Slow Food London set a challenge: could regular Londoners go slow for an entire year? Would it be easy? Would it be hard? Would there be times when it would (slowly) start to go wrong?
Here, Susan Paul talks us through her twenty-sixth week:
I finished making the Christmas puddings, steamed and then rewrapped them. Confined to the kitchen whilst steaming puddings for several hours (had to keep checking the water had not boiled away) I used the time to do some other preparations for our family Christmas dinner, which is in two weeks time.
We are having roast goose, a tradition for us. So to eat with the goose I have made cinnamon spiced applesauce and some bacon, sage and onion stuffing, seasoned with lemon and nutmeg – both are now packed away in our freezer.
We have tried some other varieties of English apples this week: Kidd’s Orange, Red Windsor and Egremont Russet. They are all excellent but the Egremont Russet are particularly special and perfumed – easily a match for a Summer peach.
The Jerusalem artichokes were made into a simple blended soup with some chopped parsley stirred in – this produced a good earthy root flavour and I have frozen some for another day.
I am really glad to have made extra food in the past and frozen it as stand-by suppers. We had some tomato soup this week with added sorrel which tastes like lemony spinach. We also had one of the pastry tarts with some Stilton, red onion and thyme.
Other good things have been: homemade chicken stock for chicken, bacon, potato and parsley stew, some stir fried root vegetables with garlic, parsley and thyme, and some spiced carrot and ginger soup.

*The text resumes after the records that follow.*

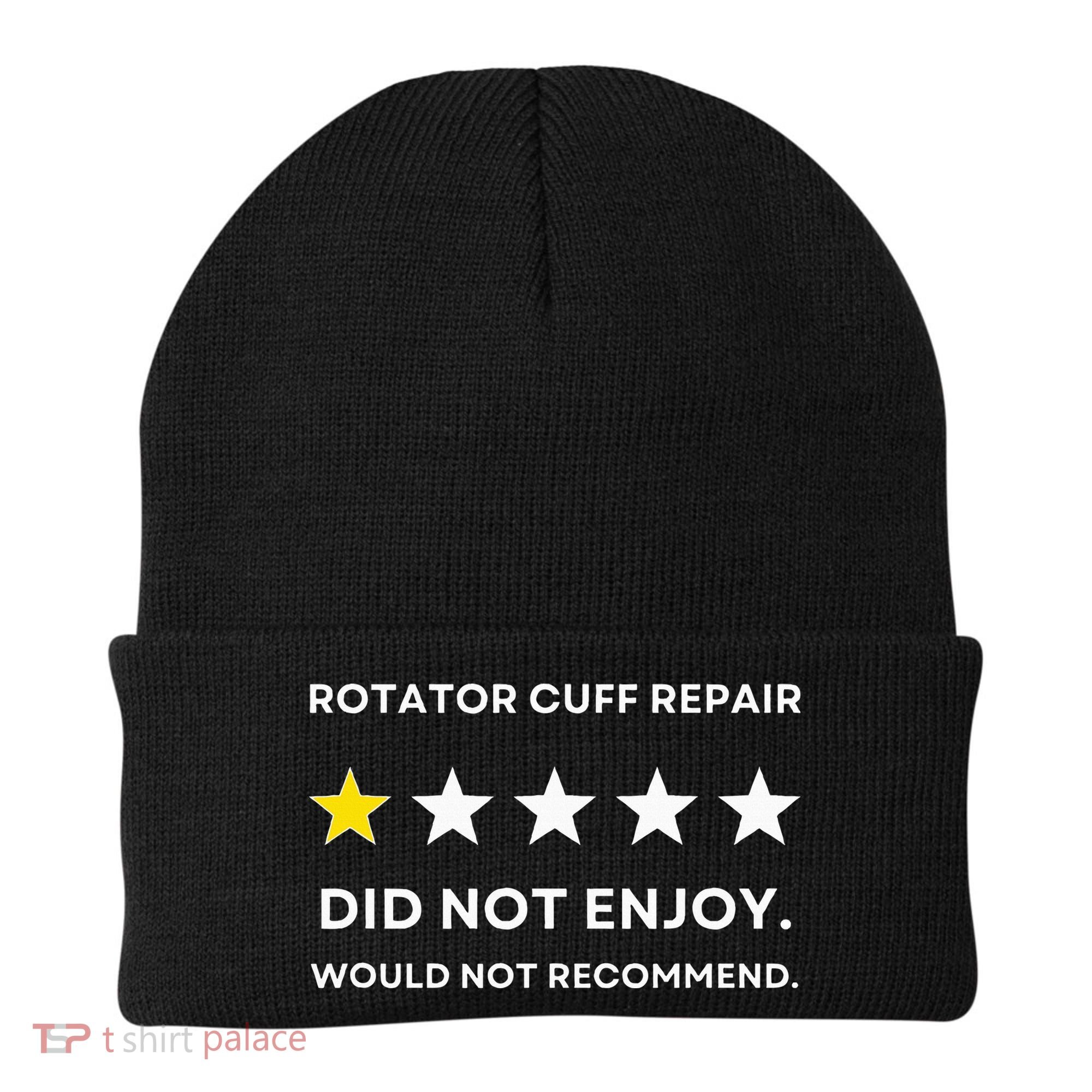 Rotator Cuff Repair Would Not Recommend Get Well Recovery Beanie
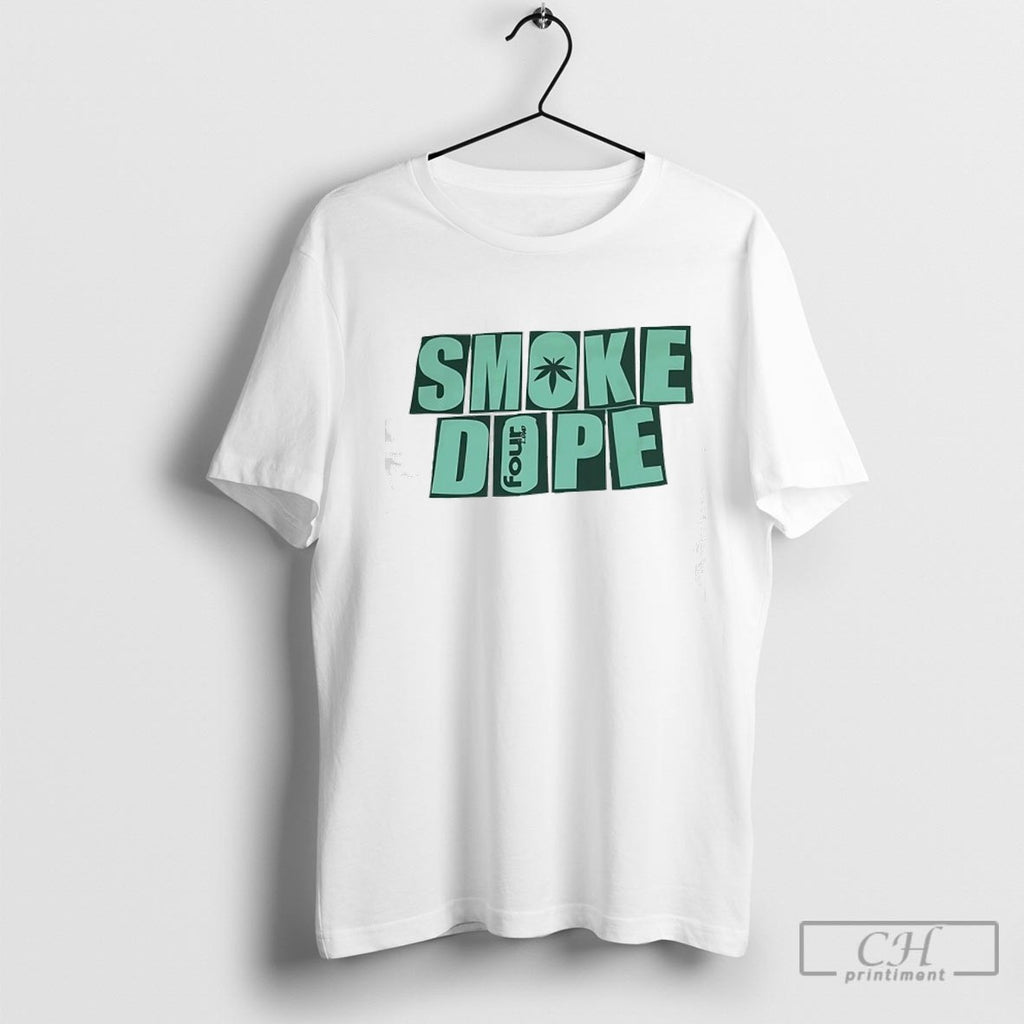 Smoke Dope Weed Shirt Sweater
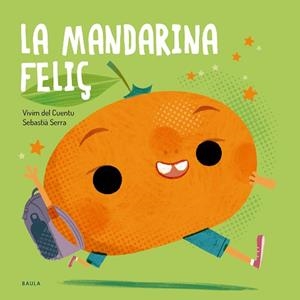 MANDARINA FELIÇ, LA | 9788447955145 | VIVIM DEL CUENTU | Llibreria Aqualata | Comprar llibres en català i castellà online | Comprar llibres Igualada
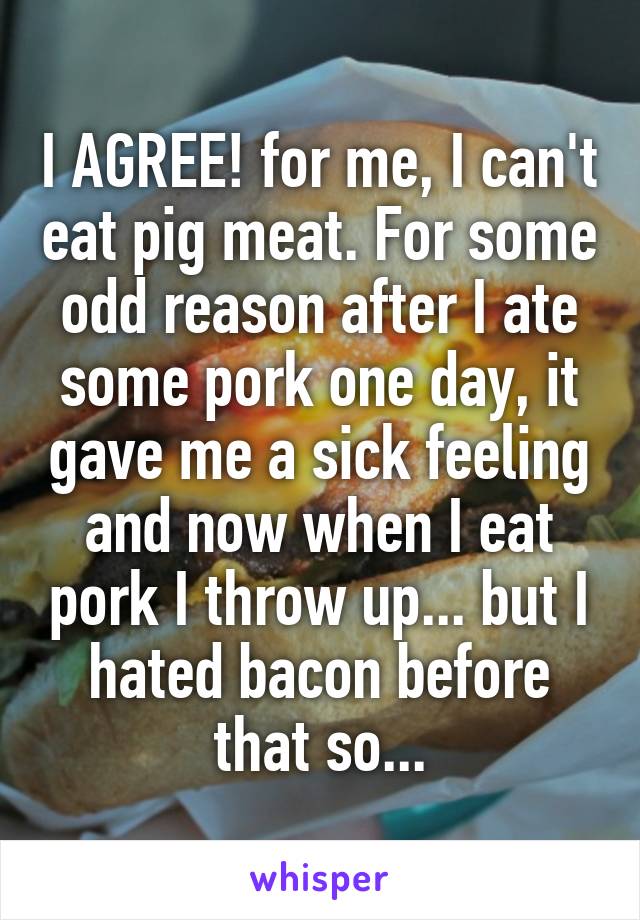 I AGREE! for me, I can't eat pig meat. For some odd reason after I ate some pork one day, it gave me a sick feeling and now when I eat pork I throw up... but I hated bacon before that so...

But the highlight of the week has to be a supper at the home of some friends who provided us with delightful food and company. We started with the cheese course because, our host calmly announced, the oven had faltered and delayed the cooking of the chicken. This is a “slow” approach indeed. Of course no one minded and we all tucked in to some delicious British cheeses including Montgomery’s Cheddar and a new one for me, Sharpham, a delicious, ripe, soft cow’s milk cheese, which I am going to nominate as our cheese for this week.
We went on to a perfectly cooked dish of chicken with seasonal vegetables and a carefully, and very well dressed salad. And on again to not one but two stunning home baked tarts, one of apples and the other of frangipane and plums with – I pause here as this must be one of the highlights of my “slow food challenge” – mulberry syrup; but not any old mulberry syrup as this was home made using mulberries from a tree in our hosts’ Clapham garden - it was sustainable and delectable and memorable - a splendid evening.
I am half way through the challenge now. I am still enjoying it and so is my husband, and our family and our friends.